We chose alias names for our libraries for the sake of our convenience (numpy --> np and pandas --> pd, tensorlow --> tf).

Note: You can import all the libraries that you think will be required or can import it as you go along.

In [None]:
import pandas as pd                                     # Data analysis and manipultion tool
import numpy as np                                      # Fundamental package for linear algebra and multidimensional arrays
import tensorflow as tf                                 # Deep Learning Tool
import os                                               # OS module in Python provides a way of using operating system dependent functionality
import cv2                                              # Library for image processing
from sklearn.model_selection import train_test_split    # For splitting the data into train and validation set

## Loading and preparing training data
The train and test images are given in two different folders - 'train' and 'test'. The labels of train images are given in a csv file 'Training_set_face_mask.csv' with respective image id (i.e. image file name).

### Records
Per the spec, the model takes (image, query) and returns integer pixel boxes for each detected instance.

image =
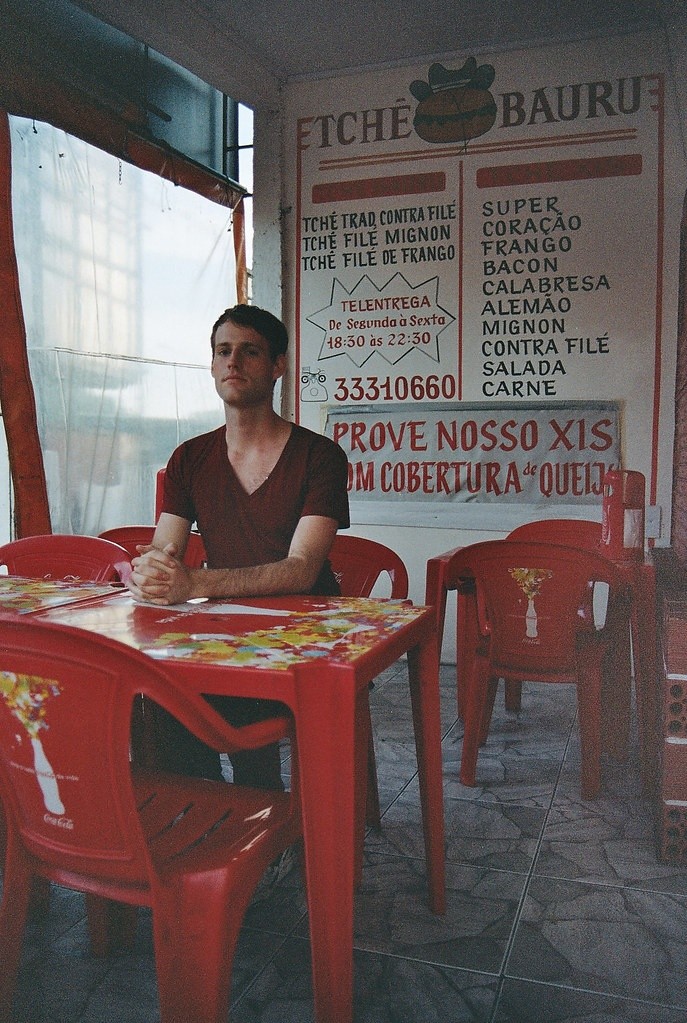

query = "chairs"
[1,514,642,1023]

==

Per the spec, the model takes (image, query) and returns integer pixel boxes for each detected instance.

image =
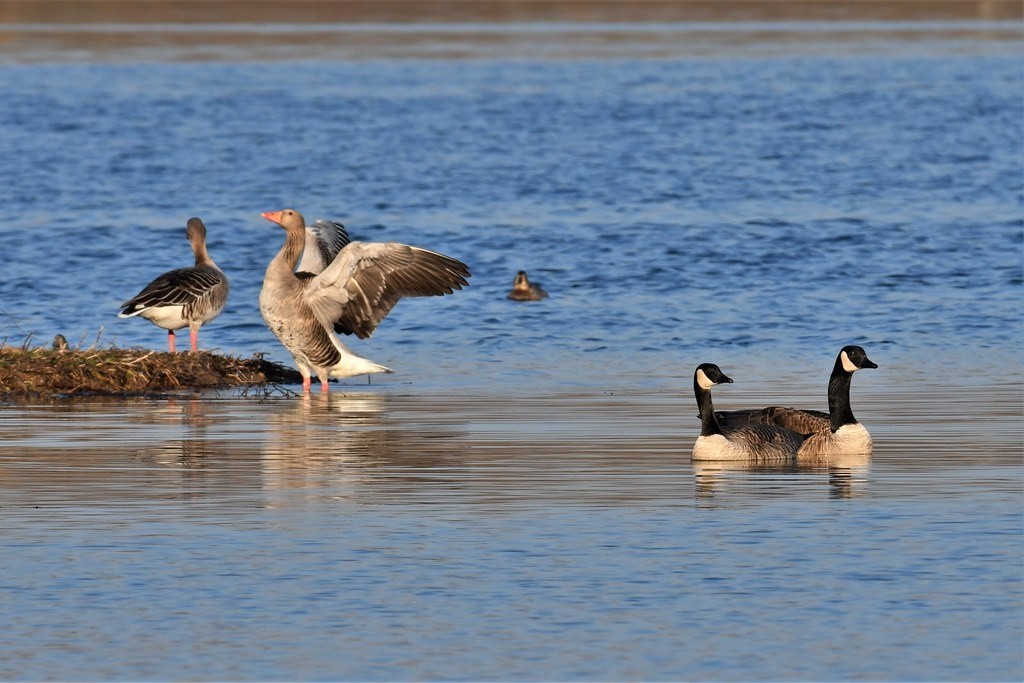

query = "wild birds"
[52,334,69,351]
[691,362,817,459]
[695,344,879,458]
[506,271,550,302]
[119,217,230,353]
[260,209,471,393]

### Parts of the exercise
1. Decide whether each statement agrees with the notebook excerpt, answering yes or no and quoting the deciding words: (a) The train and test images are kept together in one folder. (b) Libraries may be imported gradually rather than all at the start. (c) The cv2 library is described as a tool for image processing.
2. Duplicate the stretch of the notebook excerpt from "## Loading and" through "image file name).".
The records stand apart from the notebook excerpt and are unrelated material.

### Results for each task
1.
(a) No: "The train and test images are given in two different folders - 'train' and 'test'."
(b) Yes: "can import it as you go along"
(c) Yes: "Library for image processing"

2.
## Loading and preparing training data
The train and test images are given in two different folders - 'train' and 'test'. The labels of train images are given in a csv file 'Training_set_face_mask.csv' with respective image id (i.e. image file name).